Thank you for the recommendations to the reviewer. Is it still possible to break down this PR? Even with the recommendations, it seems quite complex to go about the review unless there is some context I am missing which forces the way this PR is structured.

Can you add a section in the PR description that talks about compatibility characteristics of this PR? Looks like we are deprecating lot of features and also introducing new ways or inferring to accomplish some of the existing feature (incremental push etc)

Would be good to explicitly callout what are some of the considerations w.r.t backward compatibility and forward compatibility in the context of the PR and release notes that describe these to end users (where applicable)

mynameborat avatar Apr 18 '24 17:04 mynameborat

@nisargthakkar I wonder whether it is still possible to split the PR into multiple smaller ones. Reviewing a large (giant) PR can easily miss some important logics as there are just too many changes altogether. Since this is the critical code path, I think it is worth spending some effort to improve the review experience, so that we can catch the potential regressions.

gaojieliu avatar Apr 24 '24 18:04 gaojieliu

I wonder whether it is still possible to split the PR into multiple smaller ones. Reviewing a large (giant) PR can easily miss some important logics as there are just too many changes altogether. Since this is the critical code path, I think it is worth spending some effort to improve the review experience, so that we can catch the potential regressions.

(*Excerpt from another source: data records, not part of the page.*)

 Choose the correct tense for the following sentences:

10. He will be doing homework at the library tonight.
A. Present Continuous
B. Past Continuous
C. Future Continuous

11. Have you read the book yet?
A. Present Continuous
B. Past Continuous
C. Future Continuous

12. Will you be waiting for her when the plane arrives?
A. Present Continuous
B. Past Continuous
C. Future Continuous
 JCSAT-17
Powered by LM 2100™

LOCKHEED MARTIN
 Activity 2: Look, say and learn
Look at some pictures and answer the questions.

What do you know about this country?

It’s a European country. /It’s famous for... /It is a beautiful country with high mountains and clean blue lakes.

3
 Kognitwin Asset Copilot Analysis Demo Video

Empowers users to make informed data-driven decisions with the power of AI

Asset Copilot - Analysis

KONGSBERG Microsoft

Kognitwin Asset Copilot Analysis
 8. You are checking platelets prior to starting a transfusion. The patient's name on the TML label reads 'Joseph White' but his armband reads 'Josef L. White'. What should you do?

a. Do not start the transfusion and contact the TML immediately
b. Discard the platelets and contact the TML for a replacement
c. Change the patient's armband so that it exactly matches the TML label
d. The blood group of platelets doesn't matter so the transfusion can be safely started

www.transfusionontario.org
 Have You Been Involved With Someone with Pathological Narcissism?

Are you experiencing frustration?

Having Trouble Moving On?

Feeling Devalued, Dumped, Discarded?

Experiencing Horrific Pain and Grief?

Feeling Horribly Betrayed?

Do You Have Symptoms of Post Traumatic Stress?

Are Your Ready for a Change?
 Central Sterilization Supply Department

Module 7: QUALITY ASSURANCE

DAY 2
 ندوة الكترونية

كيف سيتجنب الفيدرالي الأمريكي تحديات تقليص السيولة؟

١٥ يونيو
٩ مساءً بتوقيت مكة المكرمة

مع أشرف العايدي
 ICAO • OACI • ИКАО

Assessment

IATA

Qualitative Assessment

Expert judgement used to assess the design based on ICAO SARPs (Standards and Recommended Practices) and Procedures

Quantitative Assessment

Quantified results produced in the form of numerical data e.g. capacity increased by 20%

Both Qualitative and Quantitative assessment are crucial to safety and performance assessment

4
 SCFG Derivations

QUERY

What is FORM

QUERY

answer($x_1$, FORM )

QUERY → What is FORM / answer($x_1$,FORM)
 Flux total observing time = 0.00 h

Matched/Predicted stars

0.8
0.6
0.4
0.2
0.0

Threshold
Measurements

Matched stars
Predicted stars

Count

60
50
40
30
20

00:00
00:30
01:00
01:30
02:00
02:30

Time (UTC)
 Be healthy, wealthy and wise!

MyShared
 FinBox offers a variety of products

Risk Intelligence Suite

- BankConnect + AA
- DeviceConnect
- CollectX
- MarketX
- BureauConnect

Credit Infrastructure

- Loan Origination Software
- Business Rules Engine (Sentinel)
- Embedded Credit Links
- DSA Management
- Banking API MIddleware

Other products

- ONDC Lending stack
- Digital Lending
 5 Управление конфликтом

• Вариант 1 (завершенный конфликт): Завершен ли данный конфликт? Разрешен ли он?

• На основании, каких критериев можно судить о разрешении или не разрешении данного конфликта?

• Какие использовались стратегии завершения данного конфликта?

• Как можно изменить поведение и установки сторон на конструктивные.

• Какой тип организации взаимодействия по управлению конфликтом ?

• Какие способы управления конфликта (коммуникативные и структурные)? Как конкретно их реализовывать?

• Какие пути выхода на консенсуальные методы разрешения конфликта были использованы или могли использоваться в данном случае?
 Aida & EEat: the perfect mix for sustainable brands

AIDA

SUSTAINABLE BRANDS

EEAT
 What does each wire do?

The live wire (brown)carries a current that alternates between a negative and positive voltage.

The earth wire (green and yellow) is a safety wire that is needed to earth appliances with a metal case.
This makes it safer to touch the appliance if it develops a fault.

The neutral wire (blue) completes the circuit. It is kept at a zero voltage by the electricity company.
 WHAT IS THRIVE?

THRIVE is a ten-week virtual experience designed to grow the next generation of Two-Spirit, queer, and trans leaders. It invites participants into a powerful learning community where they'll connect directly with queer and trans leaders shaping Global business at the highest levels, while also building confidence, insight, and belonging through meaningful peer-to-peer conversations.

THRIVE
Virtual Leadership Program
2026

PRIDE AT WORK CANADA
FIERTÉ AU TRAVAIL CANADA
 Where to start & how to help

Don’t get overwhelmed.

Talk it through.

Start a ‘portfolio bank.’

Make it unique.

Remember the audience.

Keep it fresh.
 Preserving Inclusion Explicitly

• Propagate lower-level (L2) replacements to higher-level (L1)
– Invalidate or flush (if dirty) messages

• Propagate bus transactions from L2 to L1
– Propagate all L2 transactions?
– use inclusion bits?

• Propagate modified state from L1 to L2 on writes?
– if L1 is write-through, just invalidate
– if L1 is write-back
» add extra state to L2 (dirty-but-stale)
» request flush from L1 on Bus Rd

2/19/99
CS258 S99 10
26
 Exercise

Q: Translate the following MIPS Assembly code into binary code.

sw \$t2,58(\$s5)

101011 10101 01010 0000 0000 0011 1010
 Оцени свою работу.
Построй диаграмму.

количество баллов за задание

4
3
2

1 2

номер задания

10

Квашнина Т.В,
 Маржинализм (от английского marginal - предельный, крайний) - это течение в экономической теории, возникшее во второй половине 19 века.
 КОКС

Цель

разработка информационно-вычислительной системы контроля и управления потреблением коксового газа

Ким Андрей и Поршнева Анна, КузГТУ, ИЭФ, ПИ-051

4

Yes, I've been trying to see how I can break this down. Even if I break it down, I expect at least one PR to be very big. Let me see how that goes

nisargthakkar avatar Apr 24 '24 18:04 nisargthakkar

Yes, I've been trying to see how I can break this down. Even if I break it down, I expect at least one PR to be very big. Let me see how that goes

I've merged two PRs related to this: https://github.com/linkedin/venice/pull/1067, https://github.com/linkedin/venice/pull/1070 I have opened another one that should be the biggest of the lot: https://github.com/linkedin/venice/pull/1076

These three would cover the "Streamline controller configs" part of this PR.

After this, I can create a final PR for the "harden update-store workflow"

nisargthakkar avatar Jul 24 '24 01:07 nisargthakkar

So we just need to review https://github.com/linkedin/venice/pull/1091 and this PR is no longer needed, correct?

adamxchen avatar Aug 08 '24 16:08 adamxchen